TEXT BLOCK »
--

Elizabeth Hawley: The Sherlock Holmes of the Mountaineering World

The formidable chronicler of the Himalayas passes away at 94.

Elizabeth Hawley was one of a kind. Born in Chicago in 1923 Ms. Hawley has been the unofficial authority on Himalayan records for over 50 years. She first visited Nepal in 1957 during a round the world trip and was inspired to make a permanent move there in 1960.

There she worked as a journalist for Reuters news agency, covering a string of mountaineering firsts, including the first successful American expedition to Everest in 1963. Living in a modest flat in Kathmandu she developed a reputation for being a meticulous record keeper, and dedicated investigator. Despite never reaching Everest base camp, Ms. Hawley was one of the worlds leading authorities on the world’s highest mountain.

--

WHAT TO DO »
(a) List every calendar year mentioned in the Elizabeth Hawley piece.
(b) In the Elizabeth Hawley piece, which news agency did she work for in Nepal?
(c) Extend the Elizabeth Hawley piece past its last sentence.
The rows that come next have nothing to do with this work.

--

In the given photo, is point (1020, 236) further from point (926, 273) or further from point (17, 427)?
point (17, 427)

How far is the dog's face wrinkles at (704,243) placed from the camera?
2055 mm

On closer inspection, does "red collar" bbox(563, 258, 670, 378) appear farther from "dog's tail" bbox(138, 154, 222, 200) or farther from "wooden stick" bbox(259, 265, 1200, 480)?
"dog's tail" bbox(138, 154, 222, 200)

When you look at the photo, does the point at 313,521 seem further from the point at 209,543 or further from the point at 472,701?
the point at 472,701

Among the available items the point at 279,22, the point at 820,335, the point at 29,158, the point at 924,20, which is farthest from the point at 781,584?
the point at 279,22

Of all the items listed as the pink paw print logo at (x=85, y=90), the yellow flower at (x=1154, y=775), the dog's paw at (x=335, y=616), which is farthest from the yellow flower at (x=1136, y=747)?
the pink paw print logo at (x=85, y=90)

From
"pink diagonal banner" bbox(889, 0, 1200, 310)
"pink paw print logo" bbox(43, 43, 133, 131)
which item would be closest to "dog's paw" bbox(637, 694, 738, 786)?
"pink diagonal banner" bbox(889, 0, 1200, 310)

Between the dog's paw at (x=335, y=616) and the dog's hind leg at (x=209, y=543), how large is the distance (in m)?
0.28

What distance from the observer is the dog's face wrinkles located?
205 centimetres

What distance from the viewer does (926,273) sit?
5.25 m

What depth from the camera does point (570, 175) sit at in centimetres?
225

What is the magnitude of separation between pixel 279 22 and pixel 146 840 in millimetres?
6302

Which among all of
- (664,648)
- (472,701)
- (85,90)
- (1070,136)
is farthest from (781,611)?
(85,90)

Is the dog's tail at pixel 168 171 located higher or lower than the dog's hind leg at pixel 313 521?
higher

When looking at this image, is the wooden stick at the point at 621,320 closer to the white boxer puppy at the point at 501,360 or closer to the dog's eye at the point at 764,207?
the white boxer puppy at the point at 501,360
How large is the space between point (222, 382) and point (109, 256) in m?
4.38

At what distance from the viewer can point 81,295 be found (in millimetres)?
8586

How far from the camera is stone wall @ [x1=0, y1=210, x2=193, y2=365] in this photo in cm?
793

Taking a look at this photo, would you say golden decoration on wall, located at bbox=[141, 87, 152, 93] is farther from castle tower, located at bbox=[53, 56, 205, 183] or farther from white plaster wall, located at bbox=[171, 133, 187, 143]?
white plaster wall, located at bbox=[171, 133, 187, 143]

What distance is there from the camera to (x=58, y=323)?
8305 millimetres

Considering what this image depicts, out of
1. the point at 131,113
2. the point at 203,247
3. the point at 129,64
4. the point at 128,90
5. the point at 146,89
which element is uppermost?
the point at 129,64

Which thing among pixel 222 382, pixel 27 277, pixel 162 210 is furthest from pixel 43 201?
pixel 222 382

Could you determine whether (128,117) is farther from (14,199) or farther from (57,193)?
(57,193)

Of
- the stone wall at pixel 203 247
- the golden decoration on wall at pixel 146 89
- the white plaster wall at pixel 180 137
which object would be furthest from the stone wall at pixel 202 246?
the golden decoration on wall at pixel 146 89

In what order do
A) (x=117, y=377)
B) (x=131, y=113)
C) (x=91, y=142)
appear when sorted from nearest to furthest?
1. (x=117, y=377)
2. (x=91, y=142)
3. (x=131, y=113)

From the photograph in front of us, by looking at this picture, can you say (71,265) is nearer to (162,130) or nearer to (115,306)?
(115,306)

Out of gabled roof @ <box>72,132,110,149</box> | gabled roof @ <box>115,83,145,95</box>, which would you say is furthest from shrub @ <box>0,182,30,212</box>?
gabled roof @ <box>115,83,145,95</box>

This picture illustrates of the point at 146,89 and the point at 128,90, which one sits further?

--

RESULTS IN ORDER »
(a) 1923, 1957, 1960, 1963

(b) Reuters

(c)
Her creation of the Himalayan Database, which she had continued to manage till just five years ago, is an incredible archive, covering more than 9,600 expedition teams. It has recently been made freely available online and the link can be found at the end of this article. However perhaps her greatest achievement has been to keep mountaineers honest, subjecting them to rigorous interviews to ensure that their achievements are valid.

We caught up with climber, and author of “The Holy Mountains of Nepal”, Damien François to learn more about her famous interview techniques and how she will be remembered.

Q: Ms. Hawley had a quite fearsome reputation when it came to interviewing climbers. As someone who has experienced these first-hand can you tell us a little bit about how she went about these?

Damien: Ms. Hawley was very meticulous and asked precise questions, even about climbs on mountains that have been repeated hundreds of times. Although she was not a traditionally “warm” person, she seemed fascinated when conducting her interviews about new peaks, or new routes.

In 2012, I went on a rather unique expedition with Phil Crampton’s Altitude Junkies. We were aiming Ganesh I (7.461 m) in Nepal, also known as Yangra. It was an exploration expedition in the beautiful and remote Tsum Valley and I have fond memories of Liz Hawley’s interviews regarding the climb, which, unluckily, was unsuccessful.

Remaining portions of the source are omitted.